Jennings miró a sus camaradas, luego hizo un gesto como para quitarle importancia.

—No parece que vaya a llover. Y si el gran Manitú encima de nosotros cambiase de opinión, tampoco pasaría nada. No sería la primera vez que nos despertemos en un saco de dormir completamente empapado. ¿Verdad, compañeros?

Rodeados por la oscuridad, se sentaron al fin ante la hoguera, saboreando la tierna carne de ciervo que Jennings cortaba del espeto en grandes trozos con su cuchillo. Como condimento había utilizado un poco de sal, que llevaba consigo en una bolsita, y hierbas salvajes con las que salpimentó la carne. Marie encontró el sabor tan delicioso que preguntó a Jennings por la mezcla de los condimentos.

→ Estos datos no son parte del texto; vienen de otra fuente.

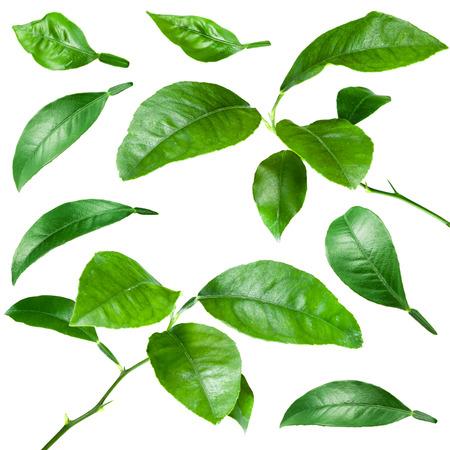 feuilles arbres: Citrus feuilles isolées sur fond blanc. Collection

—En realidad, la mezcla es un secreto —contestó, un poco gruñón—. Pero tratándose de usted: suelo utilizar amaranto, zanahoria salvaje, setas disecadas y cúrcuma. Las setas hay que conservarlas, todo lo demás crece aquí en la región.

Al fin saciados, contemplaron las llamas entregados a sus pensamientos.

Bajo la luz de las llamas que se alzaban hasta lo alto, el claro de bosque se le antojó inquietante a Marie. También en su sueño vio el resplandor de un fuego. Y también estaba acostada en una tienda. Insegura, miró a su alrededor donde unas manchas de luz se deslizaban por la maleza, pero no aparecieron ni espíritus ni lobos ni la extraña mujer lobo.

Una vez acostada en su lecho, Marie mantuvo durante mucho tiempo la mirada clavada en las lonas sobre ella. La luna saliente dibujaba en la tela las sombras de las ramas que se mecían suavemente movidas por el viento. Alrededor de ella, oía crujidos y crepitaciones. Marie se acordó de la caravana y se preguntó de nuevo qué habría sido de las demás. Quizás Ela y las otras ya estaban sentadas al calor de la estufa junto a sus esposos. Con el deseo de que así fuera, se quedó dormida.